Hossam, a young Syrian man who was imprisoned between 2012 and 2013 by the Syrian regime forces for protesting, says: “On August 23, 2012, exactly three months had passed since my detainment in a security unit in Damascus. The prison guard opened the door of the underground cell I was sharing with 47 other inmates. He called out seven names, including mine, and asked us to prepare ourselves. We rejoiced, thinking we were about to be released. Other cellmates began congratulating us and asking us to remember their loved ones’ phone numbers."
“Out of sheer optimism, I decided to take off my underwear, which had grown putrid after three months of being worn, day-in and day-out. One of the cellmates warned me to wait a while, lest it turn out not to be time for our release, but I didn’t listen."
“They transferred us to another unit, and once we arrived there, the warden asked us to strip down to our underwear. Though we were about to enter a torture cell, everyone started laughing at me once I took off my clothes, since I was the only one without underwear. I spent three days like that. We would spend the whole day in the courtyard, where I was subjected to additional abuse. Finally, one of the inmates gave me a pair of shorts to me, and I spent yet another three months in them, before I was released.”

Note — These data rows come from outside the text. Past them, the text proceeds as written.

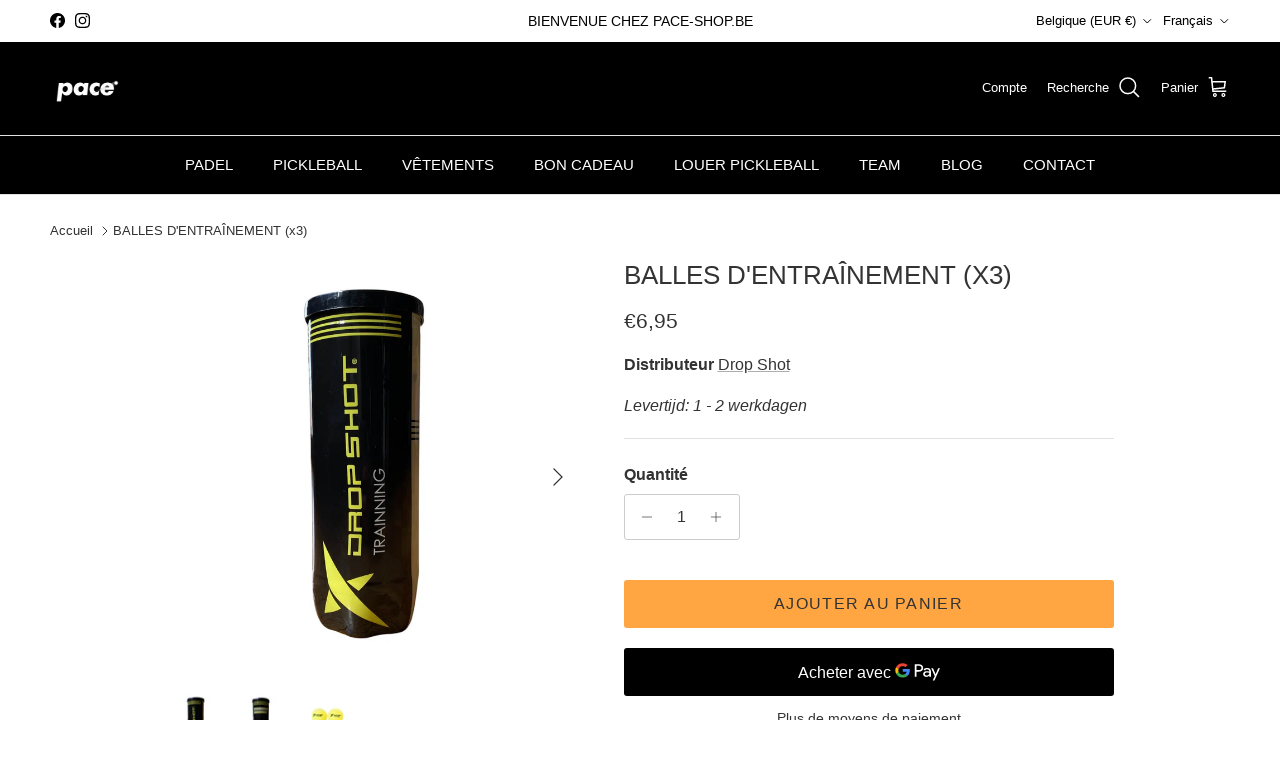

--- FILE ---
content_type: text/html; charset=utf-8
request_url: https://pace-shop.be/fr/variants/44065379844394/?section_id=pickup-availability
body_size: 702
content:
<div id="shopify-section-pickup-availability" class="shopify-section"><div class="pickup-status flex input-row"><div class="pickup-icon text-success-text">
        <svg class="icon" width="20" height="20" viewBox="0 0 20 20" fill="currentColor" aria-hidden="true" focusable="false" role="presentation"><path d="m16.558 4.8.884.884-9.959 9.958-4.925-4.925.884-.884 4.041 4.041z"/></svg>
      </div>
      <div>
        <p class="mb-0">Service de retrait disponible à <strong>Grand Slam Tienen</strong></p>
        <p class="mb-0 text-sm">Habituellement prête en 2 à 4 jours</p>
        <button class="link mt-2 text-sm js-show-pickup-info" aria-haspopup="dialog">Vérifier la disponibilité dans d’autres boutiques
</button>
      </div></div>

  <side-drawer class="drawer fixed top-0 right-0 flex flex-col w-full has-motion js-pickup-drawer" role="dialog" tabindex="-1" aria-labelledby="pickup-availability-heading" aria-modal="true" aria-hidden="true">
    <header class="drawer__header drawer__header--with-line flex justify-between items-start">
      <div>
        <h2 class="mb-0 h4" id="pickup-availability-heading">BALLES D&#39;ENTRAÎNEMENT (x3)</h2></div>
      <button type="button" class="drawer__close-btn js-close-drawer">
        <span class="visually-hidden">Fermer</span>
        <svg width="24" height="24" viewBox="0 0 24 24" fill="none" stroke="currentColor" stroke-width="1.5" stroke-linecap="round" stroke-linejoin="round" class="icon feather feather-x" aria-hidden="true" focusable="false" role="presentation"><path d="M18 6 6 18M6 6l12 12"/></svg>
      </button>
    </header>
    <div class="drawer__content flex-auto">
      <ul role="list"><li>
            
            <div class="font-semibold" role="heading" aria-level="3">Grand Slam Tienen</div>
            <div class="flex"><div class="pickup-icon text-success-text">
                  <svg class="icon" width="20" height="20" viewBox="0 0 20 20" fill="currentColor" aria-hidden="true" focusable="false" role="presentation"><path d="m16.558 4.8.884.884-9.959 9.958-4.925-4.925.884-.884 4.041 4.041z"/></svg>
                </div>
                <p>
                  Service de retrait disponible,
                  habituellement prête en 2 à 4 jours
                </p></div><address>
              <p>Tennis straat 3<br>3300 Tienen<br>Belgique</p>
</address>
          </li><li>
            <hr>
            <div class="font-semibold" role="heading" aria-level="3">Varentstraat 9</div>
            <div class="flex"><div class="pickup-icon text-error-text">
                  <svg class="icon" width="24" height="24" viewBox="0 0 24 24" stroke="currentColor" stroke-width="1.5" fill="none" fill-rule="evenodd" stroke-linejoin="round" aria-hidden="true" focusable="false" role="presentation"><path d="M5 19 19 5M5 5l14 14"/></svg>
                </div>
                <p>Service de retrait actuellement indisponible</p></div><address>
              <p>Varentstraat 9<br>3118 Werchter<br>Belgique</p>
0498948497
</address>
          </li><li>
            <hr>
            <div class="font-semibold" role="heading" aria-level="3">T.C. Zelem - Tennis &amp; Padel</div>
            <div class="flex"><div class="pickup-icon text-success-text">
                  <svg class="icon" width="20" height="20" viewBox="0 0 20 20" fill="currentColor" aria-hidden="true" focusable="false" role="presentation"><path d="m16.558 4.8.884.884-9.959 9.958-4.925-4.925.884-.884 4.041 4.041z"/></svg>
                </div>
                <p>
                  Service de retrait disponible,
                  habituellement prête en 2 à 4 jours
                </p></div><address>
              <p>Linkhoutsestraat 51<br>3545 Zelem<br>Belgique</p>
</address>
          </li></ul>
    </div>
  </side-drawer></div>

“When I recall those times, I start to laugh, but invariably, the laughter turns into tears later,” Hossam concludes.
A Veiled Man
A solitary wanderer, he speaks to no one, and smiles at everyone. Children gather around him. This is all the locals know about Souheil, the young man who lives alone in a basement in an Idlib sidestreet. Ahmed, one of the locals, says that Souheil is ever-present in the locals’ daily gossip. Envied for his perpetual state of detachment, he has become the subject of common musings and aphorisms. Struck by the difficulties of daily existence, the residents find themselves wishing they were “just like Souheil”, completely unperturbed by their surroundings.
Unlike everyone else, Souheil did not listen to the news or discuss politics, as though supporters or opposition forces were all the same to him. “He was unaware of the political developments around him; the only observable change in his life is the power-cuts, and the security checkpoint that was set up by his house in 2013,” Ahmed says.
In the first months of 2015, when armed opposition forces took over Idlib, Ahmed explains that they “spent three days inside the house during the clashes. We only came out after things settled down, and Jaish al-Fath had taken control of the city, eliminating the regime checkpoints. When I came out the first day to buy food, I found Souheil walking down the street, wearing a veil like a lady, as some children followed him laughing. A few people tried to convince him to remove the veil, but he refused.”
“Perhaps he sensed the danger and thought this would be the best way to protect himself against new fighters, particularly since the Islamist forces that took over forced little girls to wear the veil,” Ahmed concludes.
Such tragicomic oddities have come to mark the landscape of six years of war, as the pursuit of survival becomes an increasingly impossible task for all Syrians.